- _Work to be completed_
Reproduce, word for word, the stretch of the material from the line containing "What choice from" through the end of the material, including both ends.
#### The data
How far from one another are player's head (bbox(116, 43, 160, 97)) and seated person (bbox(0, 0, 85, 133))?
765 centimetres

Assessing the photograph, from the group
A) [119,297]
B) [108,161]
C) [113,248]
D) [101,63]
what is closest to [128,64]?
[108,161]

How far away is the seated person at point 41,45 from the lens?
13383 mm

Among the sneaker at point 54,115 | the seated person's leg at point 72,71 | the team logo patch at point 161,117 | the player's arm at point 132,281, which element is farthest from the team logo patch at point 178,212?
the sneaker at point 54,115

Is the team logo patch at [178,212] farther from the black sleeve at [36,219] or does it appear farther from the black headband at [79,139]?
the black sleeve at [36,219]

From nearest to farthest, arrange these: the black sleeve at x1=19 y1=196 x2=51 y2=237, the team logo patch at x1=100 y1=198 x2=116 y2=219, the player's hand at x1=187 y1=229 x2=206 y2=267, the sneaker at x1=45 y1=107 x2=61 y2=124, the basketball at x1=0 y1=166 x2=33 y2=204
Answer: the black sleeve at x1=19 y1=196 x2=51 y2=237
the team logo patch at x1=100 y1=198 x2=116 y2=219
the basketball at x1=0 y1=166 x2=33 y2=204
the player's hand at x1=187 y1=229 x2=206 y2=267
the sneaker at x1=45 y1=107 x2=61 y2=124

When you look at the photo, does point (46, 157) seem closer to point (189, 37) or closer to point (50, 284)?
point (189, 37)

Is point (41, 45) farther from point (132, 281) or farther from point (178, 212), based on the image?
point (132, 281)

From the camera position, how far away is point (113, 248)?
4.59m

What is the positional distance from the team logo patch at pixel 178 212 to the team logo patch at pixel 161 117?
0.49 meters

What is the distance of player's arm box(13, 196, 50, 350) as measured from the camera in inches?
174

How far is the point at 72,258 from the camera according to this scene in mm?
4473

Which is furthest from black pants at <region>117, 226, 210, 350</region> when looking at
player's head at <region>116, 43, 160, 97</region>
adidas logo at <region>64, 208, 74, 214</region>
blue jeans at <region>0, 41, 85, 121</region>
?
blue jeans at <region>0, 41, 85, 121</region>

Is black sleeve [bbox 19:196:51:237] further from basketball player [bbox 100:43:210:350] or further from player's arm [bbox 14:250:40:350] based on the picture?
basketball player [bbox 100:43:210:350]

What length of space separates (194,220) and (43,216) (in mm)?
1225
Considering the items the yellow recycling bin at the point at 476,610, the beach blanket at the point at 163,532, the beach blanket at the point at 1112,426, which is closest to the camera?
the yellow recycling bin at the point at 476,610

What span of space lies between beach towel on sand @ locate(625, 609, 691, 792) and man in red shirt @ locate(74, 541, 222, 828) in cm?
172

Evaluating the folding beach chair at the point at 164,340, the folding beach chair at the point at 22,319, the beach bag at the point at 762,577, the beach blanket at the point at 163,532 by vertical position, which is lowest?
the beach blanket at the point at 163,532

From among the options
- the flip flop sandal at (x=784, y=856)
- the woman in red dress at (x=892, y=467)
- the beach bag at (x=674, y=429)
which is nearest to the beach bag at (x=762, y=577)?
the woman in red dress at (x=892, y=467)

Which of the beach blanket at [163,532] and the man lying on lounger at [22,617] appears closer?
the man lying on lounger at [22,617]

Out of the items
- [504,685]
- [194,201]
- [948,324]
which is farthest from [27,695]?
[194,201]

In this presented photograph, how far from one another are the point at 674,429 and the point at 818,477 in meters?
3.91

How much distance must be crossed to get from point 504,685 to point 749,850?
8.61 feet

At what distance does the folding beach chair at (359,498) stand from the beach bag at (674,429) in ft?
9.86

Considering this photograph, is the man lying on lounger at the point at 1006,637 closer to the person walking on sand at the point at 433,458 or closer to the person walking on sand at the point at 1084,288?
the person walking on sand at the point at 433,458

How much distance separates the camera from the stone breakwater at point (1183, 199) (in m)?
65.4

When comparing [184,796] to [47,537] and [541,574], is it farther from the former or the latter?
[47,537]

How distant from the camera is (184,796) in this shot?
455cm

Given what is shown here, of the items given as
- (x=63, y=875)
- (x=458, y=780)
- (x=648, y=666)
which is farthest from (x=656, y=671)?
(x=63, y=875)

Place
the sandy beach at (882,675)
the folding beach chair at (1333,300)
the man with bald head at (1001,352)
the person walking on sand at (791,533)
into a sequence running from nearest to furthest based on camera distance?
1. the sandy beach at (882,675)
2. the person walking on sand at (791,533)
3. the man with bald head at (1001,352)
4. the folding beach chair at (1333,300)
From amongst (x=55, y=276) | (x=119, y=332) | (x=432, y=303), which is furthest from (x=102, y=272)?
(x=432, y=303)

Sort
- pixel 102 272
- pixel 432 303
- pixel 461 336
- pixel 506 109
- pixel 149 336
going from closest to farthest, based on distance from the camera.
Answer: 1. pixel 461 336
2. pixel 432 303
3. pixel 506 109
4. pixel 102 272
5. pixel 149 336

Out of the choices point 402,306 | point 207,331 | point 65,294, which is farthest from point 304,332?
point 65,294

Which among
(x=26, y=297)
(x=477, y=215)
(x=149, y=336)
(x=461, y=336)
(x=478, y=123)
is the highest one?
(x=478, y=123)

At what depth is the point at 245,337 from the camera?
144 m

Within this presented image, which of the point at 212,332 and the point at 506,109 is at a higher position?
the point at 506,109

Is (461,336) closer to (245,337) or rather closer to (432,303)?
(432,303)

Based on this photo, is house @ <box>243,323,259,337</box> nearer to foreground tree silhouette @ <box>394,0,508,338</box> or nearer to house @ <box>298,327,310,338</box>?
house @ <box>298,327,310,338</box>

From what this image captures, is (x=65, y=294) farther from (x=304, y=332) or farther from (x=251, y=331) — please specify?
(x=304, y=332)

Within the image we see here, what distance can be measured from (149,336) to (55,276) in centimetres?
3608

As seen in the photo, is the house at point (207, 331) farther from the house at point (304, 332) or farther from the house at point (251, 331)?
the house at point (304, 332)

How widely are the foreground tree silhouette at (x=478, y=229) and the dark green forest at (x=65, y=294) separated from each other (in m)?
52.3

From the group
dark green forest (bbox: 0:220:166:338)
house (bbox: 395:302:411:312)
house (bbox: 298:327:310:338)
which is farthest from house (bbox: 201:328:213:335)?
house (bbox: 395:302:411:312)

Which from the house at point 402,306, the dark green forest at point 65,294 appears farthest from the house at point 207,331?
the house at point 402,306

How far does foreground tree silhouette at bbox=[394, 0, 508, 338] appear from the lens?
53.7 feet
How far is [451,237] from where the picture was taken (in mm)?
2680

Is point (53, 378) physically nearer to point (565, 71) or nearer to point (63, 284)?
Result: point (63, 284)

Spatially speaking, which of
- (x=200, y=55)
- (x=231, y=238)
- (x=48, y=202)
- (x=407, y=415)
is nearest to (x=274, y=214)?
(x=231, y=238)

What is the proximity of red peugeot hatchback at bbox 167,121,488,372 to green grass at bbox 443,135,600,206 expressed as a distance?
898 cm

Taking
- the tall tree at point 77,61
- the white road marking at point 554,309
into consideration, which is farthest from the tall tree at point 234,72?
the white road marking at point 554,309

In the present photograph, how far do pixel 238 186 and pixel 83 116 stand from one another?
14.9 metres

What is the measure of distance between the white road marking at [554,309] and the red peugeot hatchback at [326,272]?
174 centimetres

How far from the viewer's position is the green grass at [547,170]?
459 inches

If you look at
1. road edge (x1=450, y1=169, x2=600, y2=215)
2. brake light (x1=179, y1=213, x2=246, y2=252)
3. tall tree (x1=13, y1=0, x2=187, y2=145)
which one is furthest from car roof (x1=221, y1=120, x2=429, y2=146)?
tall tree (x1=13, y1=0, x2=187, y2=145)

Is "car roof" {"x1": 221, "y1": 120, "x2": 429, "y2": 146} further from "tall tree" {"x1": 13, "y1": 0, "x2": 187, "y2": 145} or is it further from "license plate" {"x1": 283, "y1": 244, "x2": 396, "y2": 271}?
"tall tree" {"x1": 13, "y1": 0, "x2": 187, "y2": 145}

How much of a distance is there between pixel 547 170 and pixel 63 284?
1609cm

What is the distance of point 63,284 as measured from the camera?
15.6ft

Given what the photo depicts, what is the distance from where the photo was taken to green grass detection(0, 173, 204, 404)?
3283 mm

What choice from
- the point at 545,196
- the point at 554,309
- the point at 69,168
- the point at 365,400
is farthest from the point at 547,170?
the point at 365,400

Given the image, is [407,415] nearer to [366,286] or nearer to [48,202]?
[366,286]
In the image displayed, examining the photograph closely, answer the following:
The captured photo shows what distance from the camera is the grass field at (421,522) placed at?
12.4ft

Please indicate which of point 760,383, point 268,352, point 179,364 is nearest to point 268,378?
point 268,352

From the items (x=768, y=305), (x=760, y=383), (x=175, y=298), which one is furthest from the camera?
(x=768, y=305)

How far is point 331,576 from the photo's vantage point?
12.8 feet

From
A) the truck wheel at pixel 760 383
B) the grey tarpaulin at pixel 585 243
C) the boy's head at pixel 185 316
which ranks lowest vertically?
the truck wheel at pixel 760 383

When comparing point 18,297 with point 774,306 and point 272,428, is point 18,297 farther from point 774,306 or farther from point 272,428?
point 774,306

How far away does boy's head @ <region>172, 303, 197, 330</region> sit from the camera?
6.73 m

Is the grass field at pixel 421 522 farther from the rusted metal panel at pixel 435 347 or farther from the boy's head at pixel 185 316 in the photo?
########
- _Solution for this problem_
What choice from
- the point at 545,196
- the point at 554,309
- the point at 69,168
- the point at 365,400
is farthest from the point at 547,170?
the point at 365,400

Given the image, is [407,415] nearer to [366,286] or nearer to [48,202]?
[366,286]
In the image displayed, examining the photograph closely, answer the following:
The captured photo shows what distance from the camera is the grass field at (421,522) placed at?
12.4ft

Please indicate which of point 760,383, point 268,352, point 179,364 is nearest to point 268,378?
point 268,352

From the items (x=768, y=305), (x=760, y=383), (x=175, y=298), which one is furthest from the camera?
(x=768, y=305)

How far is point 331,576 from the photo's vantage point?
12.8 feet

From
A) the truck wheel at pixel 760 383
B) the grey tarpaulin at pixel 585 243
C) the boy's head at pixel 185 316
which ranks lowest vertically?
the truck wheel at pixel 760 383

When comparing point 18,297 with point 774,306 and point 272,428, is point 18,297 farther from point 774,306 or farther from point 272,428?
point 774,306

How far away does boy's head @ <region>172, 303, 197, 330</region> sit from the camera?
6.73 m

Is the grass field at pixel 421 522 farther from the rusted metal panel at pixel 435 347 or farther from the boy's head at pixel 185 316 in the photo?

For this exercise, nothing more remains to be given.